== Data extracts ==

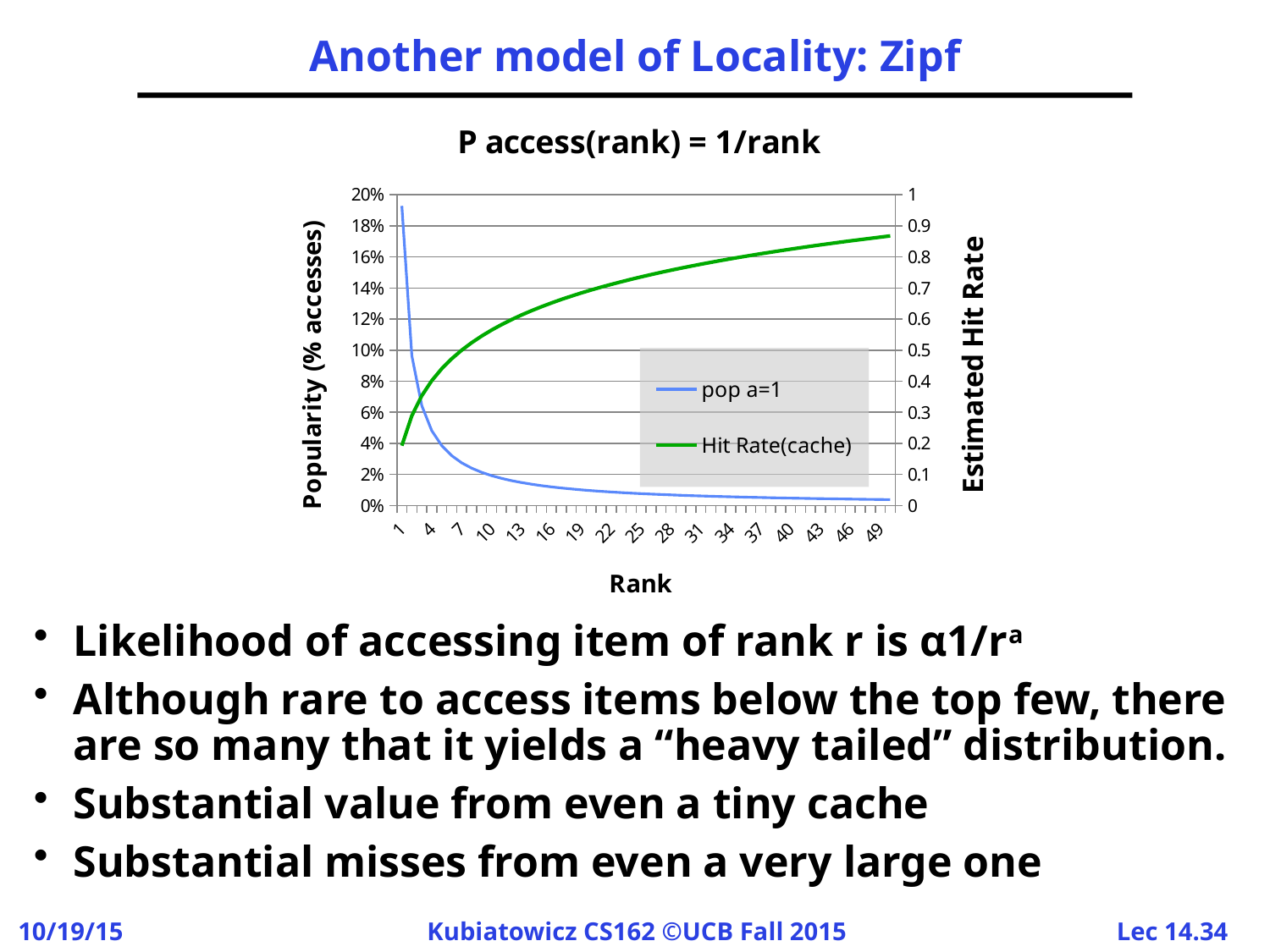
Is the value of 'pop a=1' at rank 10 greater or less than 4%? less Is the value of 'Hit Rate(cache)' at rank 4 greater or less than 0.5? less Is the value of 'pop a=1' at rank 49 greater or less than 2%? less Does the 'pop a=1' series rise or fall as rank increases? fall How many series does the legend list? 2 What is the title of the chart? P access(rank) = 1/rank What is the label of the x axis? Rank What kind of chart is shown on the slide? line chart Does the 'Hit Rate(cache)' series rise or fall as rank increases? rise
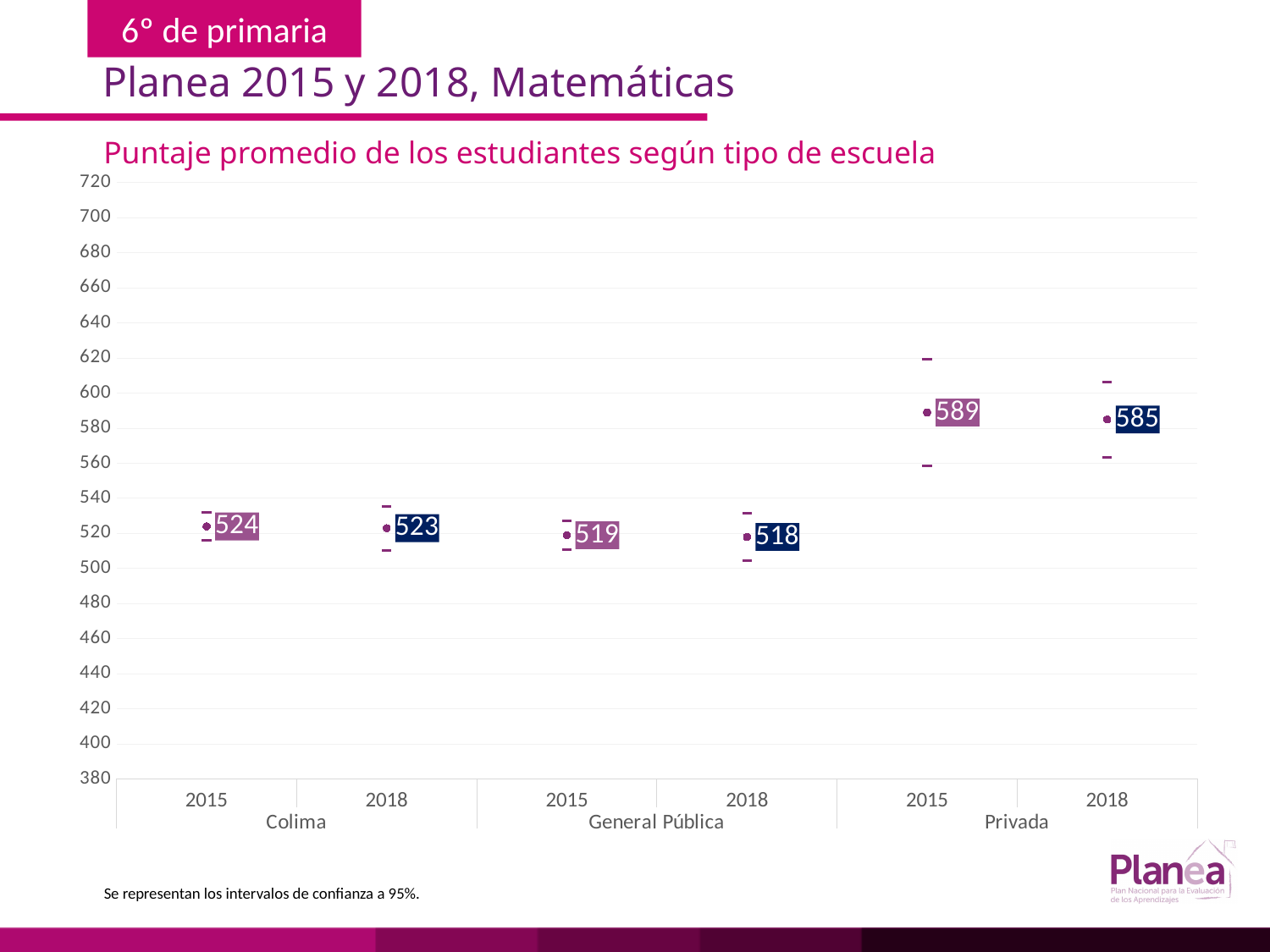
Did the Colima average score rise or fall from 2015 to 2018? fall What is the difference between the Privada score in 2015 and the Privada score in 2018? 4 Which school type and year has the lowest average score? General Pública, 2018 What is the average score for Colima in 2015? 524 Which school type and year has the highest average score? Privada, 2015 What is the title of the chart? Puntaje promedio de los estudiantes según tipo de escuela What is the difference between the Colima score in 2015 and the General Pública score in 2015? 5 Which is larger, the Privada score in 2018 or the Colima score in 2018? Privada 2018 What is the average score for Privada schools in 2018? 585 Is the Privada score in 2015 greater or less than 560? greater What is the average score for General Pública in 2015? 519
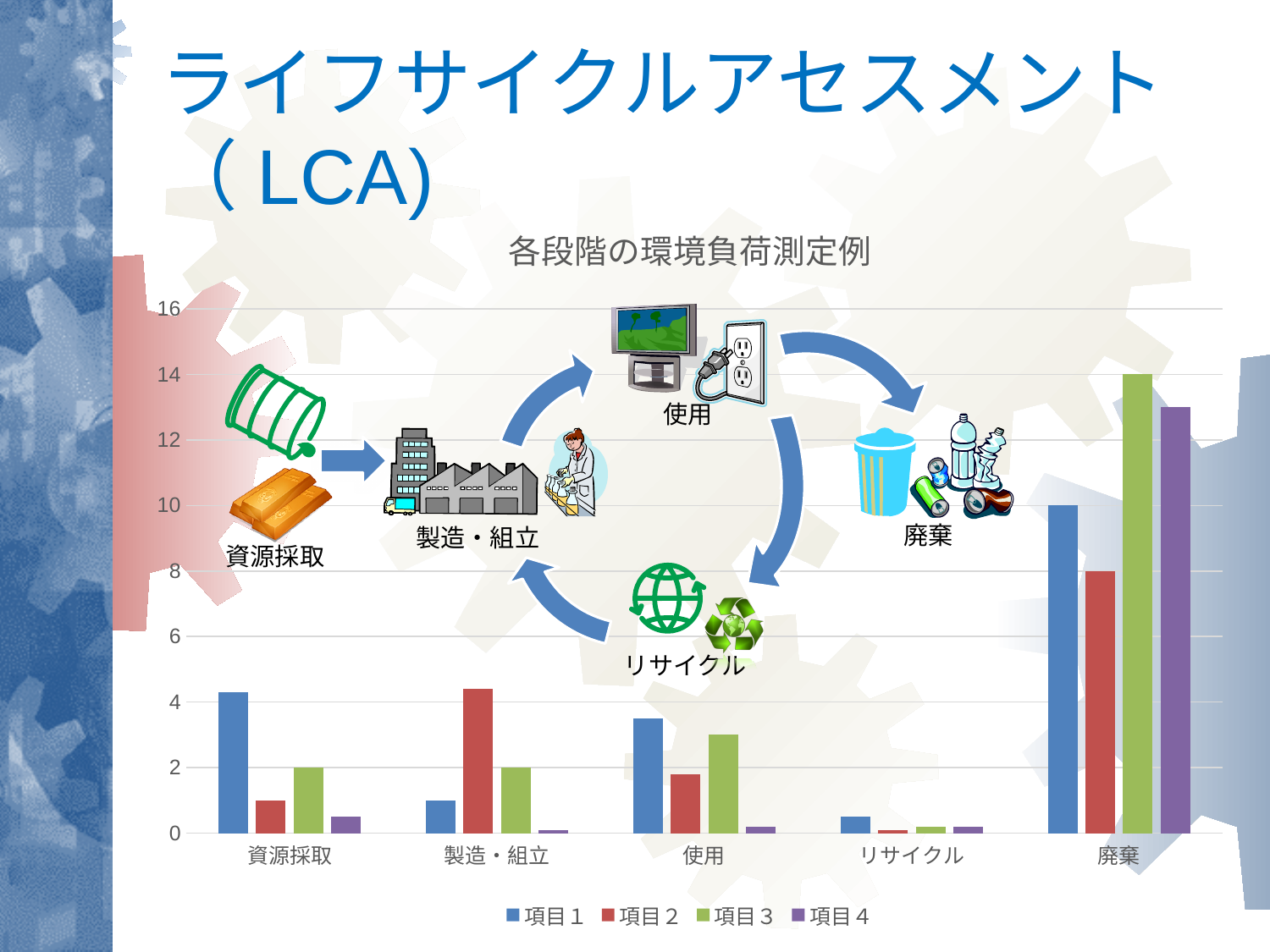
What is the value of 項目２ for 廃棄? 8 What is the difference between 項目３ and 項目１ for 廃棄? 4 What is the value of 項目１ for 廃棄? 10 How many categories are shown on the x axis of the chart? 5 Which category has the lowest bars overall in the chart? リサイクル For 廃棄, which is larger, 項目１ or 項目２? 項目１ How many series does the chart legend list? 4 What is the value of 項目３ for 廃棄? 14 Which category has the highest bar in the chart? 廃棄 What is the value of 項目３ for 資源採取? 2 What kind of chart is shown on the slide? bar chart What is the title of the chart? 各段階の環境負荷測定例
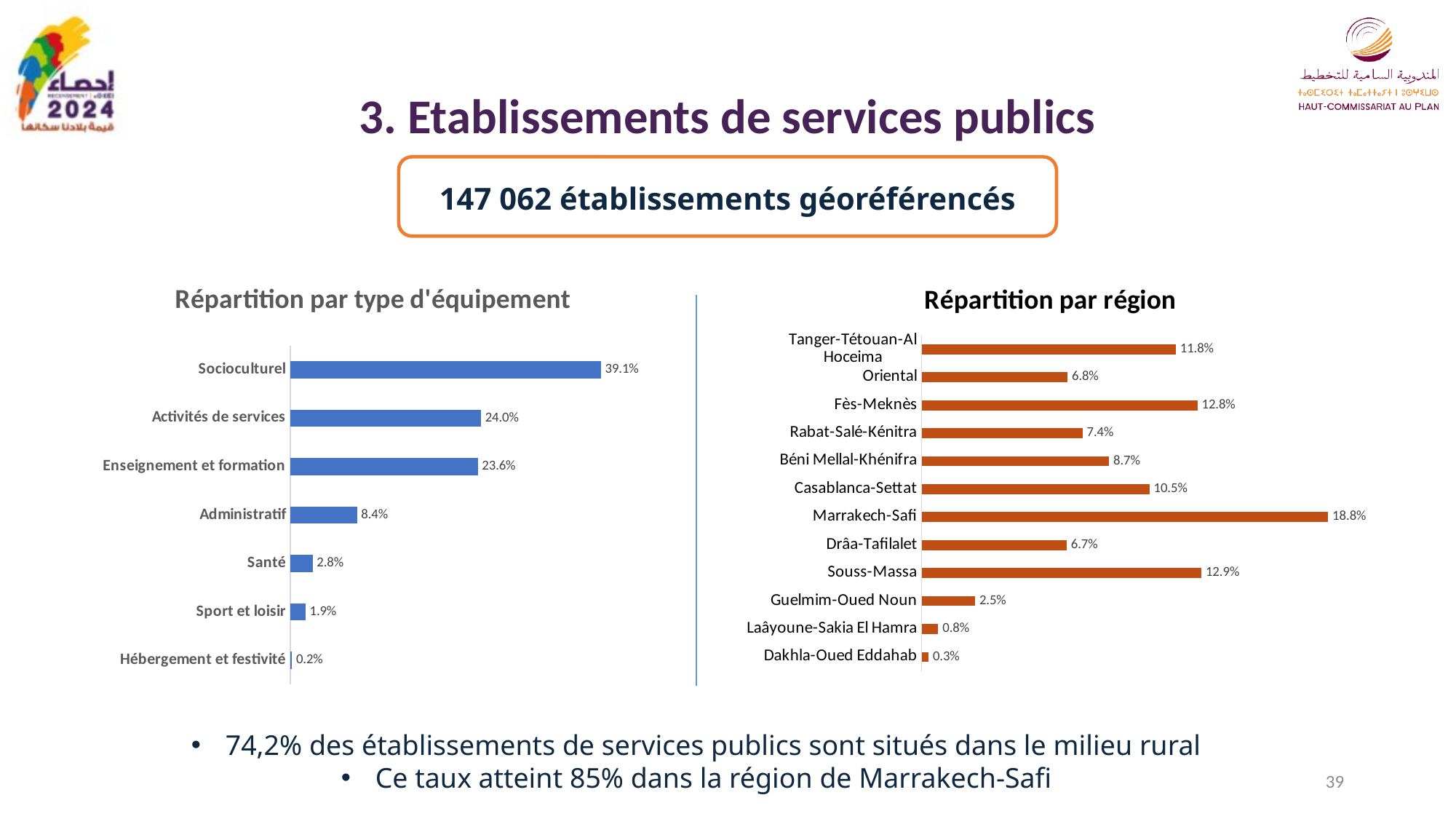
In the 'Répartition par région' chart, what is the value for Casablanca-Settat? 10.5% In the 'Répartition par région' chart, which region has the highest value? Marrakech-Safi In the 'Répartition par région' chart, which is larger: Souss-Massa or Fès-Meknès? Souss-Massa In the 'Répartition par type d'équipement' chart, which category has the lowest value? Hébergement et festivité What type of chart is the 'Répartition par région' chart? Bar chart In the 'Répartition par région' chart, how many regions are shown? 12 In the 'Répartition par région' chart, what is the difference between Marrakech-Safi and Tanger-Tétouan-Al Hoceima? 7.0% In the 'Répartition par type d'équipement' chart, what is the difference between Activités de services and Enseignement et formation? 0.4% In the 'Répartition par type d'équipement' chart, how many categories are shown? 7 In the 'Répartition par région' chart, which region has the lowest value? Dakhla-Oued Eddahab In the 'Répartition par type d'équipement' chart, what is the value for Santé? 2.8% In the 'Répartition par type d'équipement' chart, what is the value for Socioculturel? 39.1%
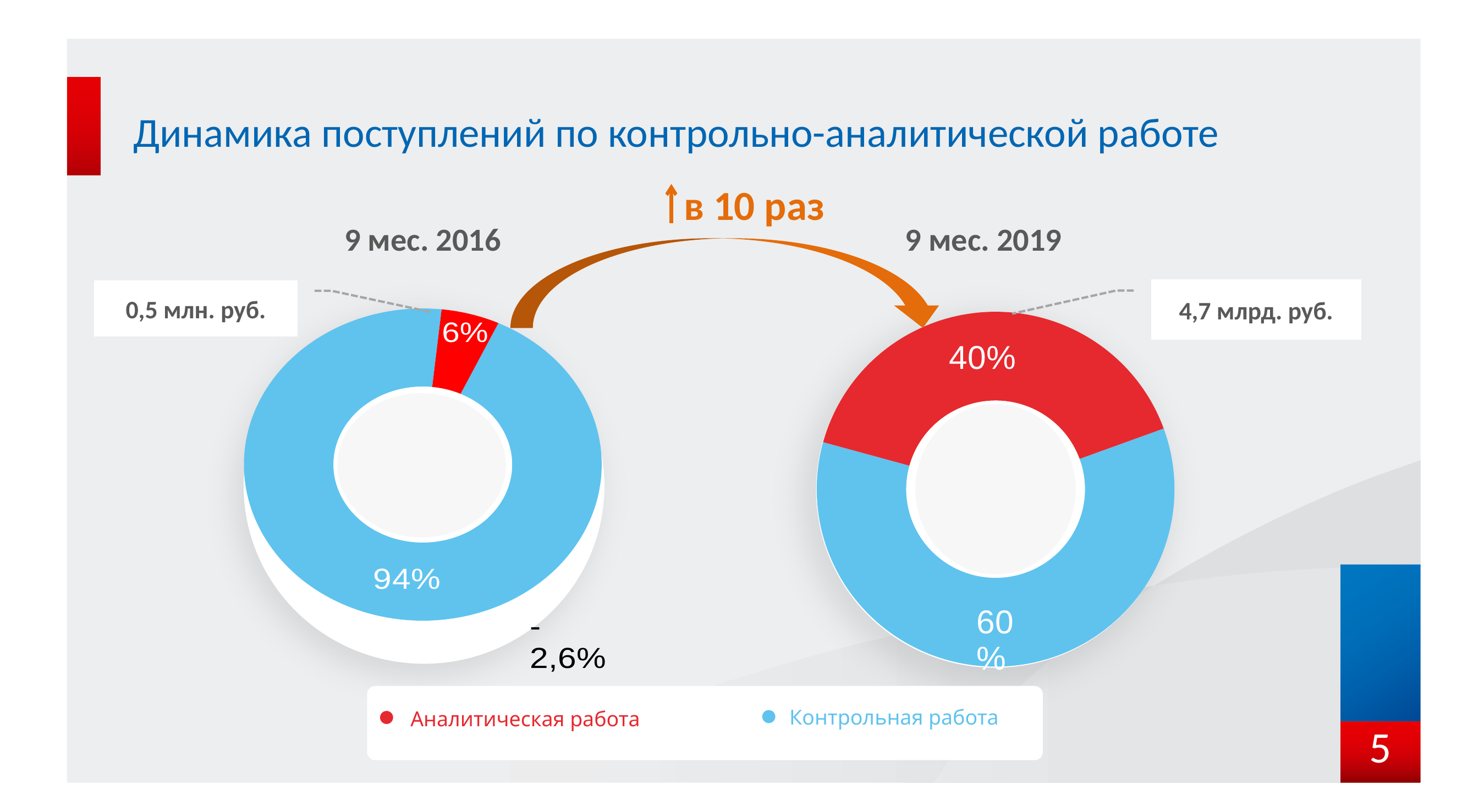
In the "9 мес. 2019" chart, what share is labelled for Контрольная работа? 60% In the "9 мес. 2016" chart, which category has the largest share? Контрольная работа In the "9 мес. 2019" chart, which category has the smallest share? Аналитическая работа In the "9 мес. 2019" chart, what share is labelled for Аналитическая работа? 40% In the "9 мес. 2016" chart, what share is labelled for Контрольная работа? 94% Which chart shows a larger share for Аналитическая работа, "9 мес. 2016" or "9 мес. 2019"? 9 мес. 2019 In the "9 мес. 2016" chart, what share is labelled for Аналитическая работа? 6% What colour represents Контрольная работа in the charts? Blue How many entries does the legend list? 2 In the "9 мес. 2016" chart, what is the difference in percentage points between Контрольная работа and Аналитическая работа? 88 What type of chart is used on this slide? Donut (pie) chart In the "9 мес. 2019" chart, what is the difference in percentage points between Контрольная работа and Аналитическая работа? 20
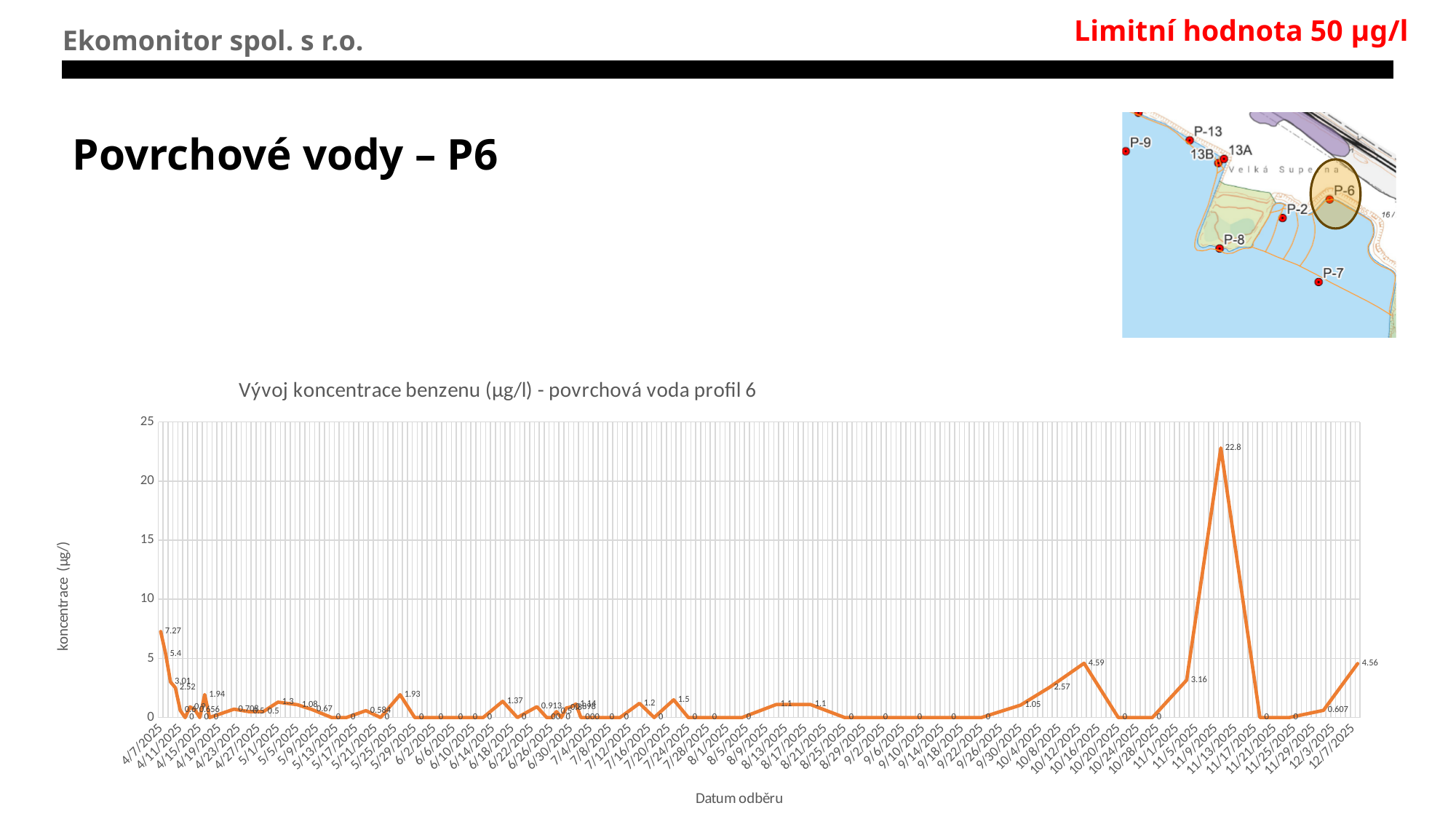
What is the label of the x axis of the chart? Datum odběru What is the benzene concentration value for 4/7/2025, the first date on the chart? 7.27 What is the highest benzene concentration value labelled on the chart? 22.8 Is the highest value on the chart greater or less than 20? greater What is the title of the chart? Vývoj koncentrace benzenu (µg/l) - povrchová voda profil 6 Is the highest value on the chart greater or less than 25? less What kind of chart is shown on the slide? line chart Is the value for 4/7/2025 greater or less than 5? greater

===

• **Exercise prompt**
Rewrite all of the data above, replacing each "greater or less than" with "higher or lower than" and leaving everything else the same. Omit the pictures.

• **Answer box**
Is the value of 'pop a=1' at rank 10 higher or lower than 4%? less Is the value of 'Hit Rate(cache)' at rank 4 higher or lower than 0.5? less Is the value of 'pop a=1' at rank 49 higher or lower than 2%? less Does the 'pop a=1' series rise or fall as rank increases? fall How many series does the legend list? 2 What is the title of the chart? P access(rank) = 1/rank What is the label of the x axis? Rank What kind of chart is shown on the slide? line chart Does the 'Hit Rate(cache)' series rise or fall as rank increases? rise
Did the Colima average score rise or fall from 2015 to 2018? fall What is the difference between the Privada score in 2015 and the Privada score in 2018? 4 Which school type and year has the lowest average score? General Pública, 2018 What is the average score for Colima in 2015? 524 Which school type and year has the highest average score? Privada, 2015 What is the title of the chart? Puntaje promedio de los estudiantes según tipo de escuela What is the difference between the Colima score in 2015 and the General Pública score in 2015? 5 Which is larger, the Privada score in 2018 or the Colima score in 2018? Privada 2018 What is the average score for Privada schools in 2018? 585 Is the Privada score in 2015 higher or lower than 560? greater What is the average score for General Pública in 2015? 519
What is the value of 項目２ for 廃棄? 8 What is the difference between 項目３ and 項目１ for 廃棄? 4 What is the value of 項目１ for 廃棄? 10 How many categories are shown on the x axis of the chart? 5 Which category has the lowest bars overall in the chart? リサイクル For 廃棄, which is larger, 項目１ or 項目２? 項目１ How many series does the chart legend list? 4 What is the value of 項目３ for 廃棄? 14 Which category has the highest bar in the chart? 廃棄 What is the value of 項目３ for 資源採取? 2 What kind of chart is shown on the slide? bar chart What is the title of the chart? 各段階の環境負荷測定例
In the 'Répartition par région' chart, what is the value for Casablanca-Settat? 10.5% In the 'Répartition par région' chart, which region has the highest value? Marrakech-Safi In the 'Répartition par région' chart, which is larger: Souss-Massa or Fès-Meknès? Souss-Massa In the 'Répartition par type d'équipement' chart, which category has the lowest value? Hébergement et festivité What type of chart is the 'Répartition par région' chart? Bar chart In the 'Répartition par région' chart, how many regions are shown? 12 In the 'Répartition par région' chart, what is the difference between Marrakech-Safi and Tanger-Tétouan-Al Hoceima? 7.0% In the 'Répartition par type d'équipement' chart, what is the difference between Activités de services and Enseignement et formation? 0.4% In the 'Répartition par type d'équipement' chart, how many categories are shown? 7 In the 'Répartition par région' chart, which region has the lowest value? Dakhla-Oued Eddahab In the 'Répartition par type d'équipement' chart, what is the value for Santé? 2.8% In the 'Répartition par type d'équipement' chart, what is the value for Socioculturel? 39.1%
In the "9 мес. 2019" chart, what share is labelled for Контрольная работа? 60% In the "9 мес. 2016" chart, which category has the largest share? Контрольная работа In the "9 мес. 2019" chart, which category has the smallest share? Аналитическая работа In the "9 мес. 2019" chart, what share is labelled for Аналитическая работа? 40% In the "9 мес. 2016" chart, what share is labelled for Контрольная работа? 94% Which chart shows a larger share for Аналитическая работа, "9 мес. 2016" or "9 мес. 2019"? 9 мес. 2019 In the "9 мес. 2016" chart, what share is labelled for Аналитическая работа? 6% What colour represents Контрольная работа in the charts? Blue How many entries does the legend list? 2 In the "9 мес. 2016" chart, what is the difference in percentage points between Контрольная работа and Аналитическая работа? 88 What type of chart is used on this slide? Donut (pie) chart In the "9 мес. 2019" chart, what is the difference in percentage points between Контрольная работа and Аналитическая работа? 20
What is the label of the x axis of the chart? Datum odběru What is the benzene concentration value for 4/7/2025, the first date on the chart? 7.27 What is the highest benzene concentration value labelled on the chart? 22.8 Is the highest value on the chart higher or lower than 20? greater What is the title of the chart? Vývoj koncentrace benzenu (µg/l) - povrchová voda profil 6 Is the highest value on the chart higher or lower than 25? less What kind of chart is shown on the slide? line chart Is the value for 4/7/2025 higher or lower than 5? greater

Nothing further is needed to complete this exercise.